**VORGEGEBENER TEXT**.
Interview mit der Lausitzer Rundschau

Schwerpunktthema: Interview

11. Mai 2023

Bundespräsident Frank-Walter Steinmeier hat der Tageszeitung Lausitzer Rundschau während seiner "Ortszeit Senftenberg" ein Interview gegeben, das am 12. Mai veröffentlicht wurde: "Wenn das Vertrauen in die Demokratie gestärkt werden soll, braucht es Nähe. Nähe entsteht durch Begegnungen. Und Begegnungen brauchen Zeit [...] Wir müssen verschiedene Meinungen debattieren und Kompromisse finden. Ich will denen, die mit der Demokratie nichts im Sinn haben, nicht das Feld überlassen."

Bundespräsident Steinmeier begrüßt die Redakteure der Lausitzer Rundschau in seinem temporären Amtszimmer in Senftenberg

Bundespräsident Frank-Walter Steinmeier hat der Tageszeitung Lausitzer Rundschau während seiner "Ortszeit Senftenberg" ein Interview gegeben, das in der Print-Ausgabe am 12. Mai unter der Überschrift Steinmeier fordert Aufklärung rechtsextremer Vorfälle in Burg veröffentlicht wurde.


Herr Bundespräsident, Sie sind nach Brandenburg gekommen in Tagen, in denen hier Aufregung herrscht. Lehrer haben anonym einen Brandbrief geschrieben wegen rechtsextremistischen Umtrieben an ihrer Schule. Sie haben sich nicht getraut, ihren Namen öffentlich zu nennen. In einem Feriencamp ist eine Schulklasse aus Berlin mit Migrationshintergrund rassistisch beleidigt und bedroht worden. Begleitet Sie auf Ihrer Senftenberg- Reise die Sorge, dass Ostdeutschland in die Neunziger zurückfallen könnte?

Ich erlebe auf meinen Reisen durch die Regionen immer wieder, wie vielfältig unser Land ist. Der Osten ist anders als der Westen, der Norden ist anders als der Süden. Der freundliche Empfang hier in Senftenberg und die Gespräche danach haben gezeigt, dass die ganz übergroße Mehrheit der Menschen zur Demokratie und zu den Repräsentanten der Demokratie steht, genau wie in den anderen Regionen unseres Landes. In Senftenberg waren es nur einige wenige, die sich mit Trillerpfeifen versammelt hatten.

**ANGEZEIGTE DATEN**.
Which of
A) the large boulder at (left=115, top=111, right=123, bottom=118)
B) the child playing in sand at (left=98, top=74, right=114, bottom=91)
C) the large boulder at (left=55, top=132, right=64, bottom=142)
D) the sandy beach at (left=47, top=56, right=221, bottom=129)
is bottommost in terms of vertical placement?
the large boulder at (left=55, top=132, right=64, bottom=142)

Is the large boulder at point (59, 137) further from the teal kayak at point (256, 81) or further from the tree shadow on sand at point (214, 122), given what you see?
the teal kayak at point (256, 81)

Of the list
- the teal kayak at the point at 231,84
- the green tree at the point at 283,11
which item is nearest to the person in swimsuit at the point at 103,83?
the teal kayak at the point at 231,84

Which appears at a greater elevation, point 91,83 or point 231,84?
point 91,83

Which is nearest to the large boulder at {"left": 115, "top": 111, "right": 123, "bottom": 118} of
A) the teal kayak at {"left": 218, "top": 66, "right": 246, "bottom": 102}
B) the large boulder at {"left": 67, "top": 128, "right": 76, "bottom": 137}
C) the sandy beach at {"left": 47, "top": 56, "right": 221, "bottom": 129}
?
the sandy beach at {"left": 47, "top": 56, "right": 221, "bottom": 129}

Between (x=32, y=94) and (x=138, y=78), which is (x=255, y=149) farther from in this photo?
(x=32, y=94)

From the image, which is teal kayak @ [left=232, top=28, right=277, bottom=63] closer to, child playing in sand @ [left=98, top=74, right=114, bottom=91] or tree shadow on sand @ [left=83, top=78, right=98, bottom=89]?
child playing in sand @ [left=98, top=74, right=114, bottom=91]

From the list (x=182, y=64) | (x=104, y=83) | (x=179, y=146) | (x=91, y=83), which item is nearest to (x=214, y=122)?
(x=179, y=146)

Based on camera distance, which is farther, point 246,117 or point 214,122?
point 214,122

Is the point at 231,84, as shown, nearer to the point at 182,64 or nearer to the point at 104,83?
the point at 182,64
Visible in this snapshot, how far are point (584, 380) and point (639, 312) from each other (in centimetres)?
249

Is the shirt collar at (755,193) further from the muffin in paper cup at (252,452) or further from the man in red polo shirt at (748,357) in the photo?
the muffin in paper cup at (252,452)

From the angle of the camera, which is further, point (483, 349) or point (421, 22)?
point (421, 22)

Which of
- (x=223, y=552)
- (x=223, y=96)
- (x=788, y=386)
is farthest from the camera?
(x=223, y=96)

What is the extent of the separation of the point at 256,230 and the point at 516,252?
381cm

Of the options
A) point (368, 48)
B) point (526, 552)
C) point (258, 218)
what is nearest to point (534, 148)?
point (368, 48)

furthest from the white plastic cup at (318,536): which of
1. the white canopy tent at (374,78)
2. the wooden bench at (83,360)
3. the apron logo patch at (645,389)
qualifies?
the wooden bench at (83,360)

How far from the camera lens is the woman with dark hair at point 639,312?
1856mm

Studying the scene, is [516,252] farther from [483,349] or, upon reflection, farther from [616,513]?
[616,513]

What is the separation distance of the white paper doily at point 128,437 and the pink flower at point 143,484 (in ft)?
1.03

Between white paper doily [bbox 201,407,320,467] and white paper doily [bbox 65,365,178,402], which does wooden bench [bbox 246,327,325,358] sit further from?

**ZU ERLEDIGEN**.
1 > Womit hatten sich laut dem vorgegebenen Text die wenigen Leute in Senftenberg versammelt?
2 > Gib aus dem vorgegebenen Text eine Stelle Wort für Wort wieder: Fang bei den Worten "Ich erlebe auf" an und hör nach den Worten "Trillerpfeifen versammelt hatten." auf.

**LÖSUNGEN**.
1 > Mit Trillerpfeifen.

2 >
Ich erlebe auf meinen Reisen durch die Regionen immer wieder, wie vielfältig unser Land ist. Der Osten ist anders als der Westen, der Norden ist anders als der Süden. Der freundliche Empfang hier in Senftenberg und die Gespräche danach haben gezeigt, dass die ganz übergroße Mehrheit der Menschen zur Demokratie und zu den Repräsentanten der Demokratie steht, genau wie in den anderen Regionen unseres Landes. In Senftenberg waren es nur einige wenige, die sich mit Trillerpfeifen versammelt hatten.